ZU LÖSENDE AUFGABE: Welchen Wettkampf hat Laura Hottenrott laut der Seite neben der DM fest eingeplant?

··· SEITE

Jeden Monat widmet sich Larasch-Athlet Hendrik Pfeiffer in unserer neuen Rubrik „Larasch Sprechblase“ einem interessanten Ausdauer-Athleten und fragt dieser Person Löcher in den Bauch. Freut euch auf Insider-Fragen aus der deutschen Laufszene zu den heißesten Themen mit den besten deutschen Ausdauersportlern!
Zwei Tage vor der deutschen 10 Kilometer-Meisterschaft entlang der Alster in Hamburg stellen wir euch eine Mitfavoritin bei den Damen vor. Laura Hottenrott, die in den letzten Jahren in den USA studiert hat, ist wieder zurück in Deutschland und freut sich nach ihrer Deutschen Vizemeisterschaft über 10 000 Meter nun darauf, die Straße zu erobern. Fest eingeplant ist neben der DM auch der Kölner Halbmarathon am 2. Oktober. Laura ist definitiv ein „athlete to watch“ im diesjährigen Herbst.
Larasch: Was führte dich zum Laufen und warst du immer schon sportbegeistert? Betreibst du noch andere Sportarten?

······
··· BEREITGESTELLTE DATEN

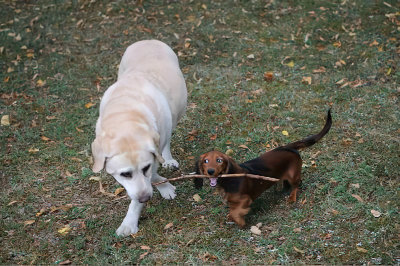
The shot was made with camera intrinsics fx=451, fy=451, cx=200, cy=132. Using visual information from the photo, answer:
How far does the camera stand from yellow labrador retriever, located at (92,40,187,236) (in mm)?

······

LÖSUNG DER AUFGABE: Den Kölner Halbmarathon am 2. Oktober.